BRIEF: In the entries below, find the line with "Sušenky z červené čočky s čokoládou" and the line with "Shipley Harvest Brown/Green". Print those two and everything between them exactly, and nothing else.

INPUT DATA:
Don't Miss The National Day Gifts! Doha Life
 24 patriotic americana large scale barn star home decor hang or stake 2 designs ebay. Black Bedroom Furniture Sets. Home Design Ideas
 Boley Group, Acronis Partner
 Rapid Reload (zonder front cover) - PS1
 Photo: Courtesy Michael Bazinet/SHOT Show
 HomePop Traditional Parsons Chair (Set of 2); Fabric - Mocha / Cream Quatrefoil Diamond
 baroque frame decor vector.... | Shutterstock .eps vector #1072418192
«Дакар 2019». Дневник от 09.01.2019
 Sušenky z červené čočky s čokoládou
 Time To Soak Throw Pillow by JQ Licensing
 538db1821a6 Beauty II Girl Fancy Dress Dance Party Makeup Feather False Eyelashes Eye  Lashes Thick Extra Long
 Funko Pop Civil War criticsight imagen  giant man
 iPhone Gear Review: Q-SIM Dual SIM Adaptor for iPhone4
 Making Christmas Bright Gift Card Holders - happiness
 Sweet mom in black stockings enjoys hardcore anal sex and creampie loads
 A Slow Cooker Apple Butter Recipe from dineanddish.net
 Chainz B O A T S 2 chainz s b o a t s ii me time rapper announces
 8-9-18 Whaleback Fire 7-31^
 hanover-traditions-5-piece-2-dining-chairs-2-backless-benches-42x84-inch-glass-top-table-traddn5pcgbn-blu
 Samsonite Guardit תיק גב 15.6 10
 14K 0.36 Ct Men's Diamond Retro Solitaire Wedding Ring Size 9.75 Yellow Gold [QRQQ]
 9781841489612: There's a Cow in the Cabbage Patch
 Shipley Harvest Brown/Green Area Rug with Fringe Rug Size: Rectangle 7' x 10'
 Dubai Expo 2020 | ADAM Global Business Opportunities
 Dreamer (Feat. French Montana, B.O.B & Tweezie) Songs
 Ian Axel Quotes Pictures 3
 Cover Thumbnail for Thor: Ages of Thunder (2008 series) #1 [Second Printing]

ANSWER SPACE:
 Sušenky z červené čočky s čokoládou
 Time To Soak Throw Pillow by JQ Licensing
 538db1821a6 Beauty II Girl Fancy Dress Dance Party Makeup Feather False Eyelashes Eye  Lashes Thick Extra Long
 Funko Pop Civil War criticsight imagen  giant man
 iPhone Gear Review: Q-SIM Dual SIM Adaptor for iPhone4
 Making Christmas Bright Gift Card Holders - happiness
 Sweet mom in black stockings enjoys hardcore anal sex and creampie loads
 A Slow Cooker Apple Butter Recipe from dineanddish.net
 Chainz B O A T S 2 chainz s b o a t s ii me time rapper announces
 8-9-18 Whaleback Fire 7-31^
 hanover-traditions-5-piece-2-dining-chairs-2-backless-benches-42x84-inch-glass-top-table-traddn5pcgbn-blu
 Samsonite Guardit תיק גב 15.6 10
 14K 0.36 Ct Men's Diamond Retro Solitaire Wedding Ring Size 9.75 Yellow Gold [QRQQ]
 9781841489612: There's a Cow in the Cabbage Patch
 Shipley Harvest Brown/Green Area Rug with Fringe Rug Size: Rectangle 7' x 10'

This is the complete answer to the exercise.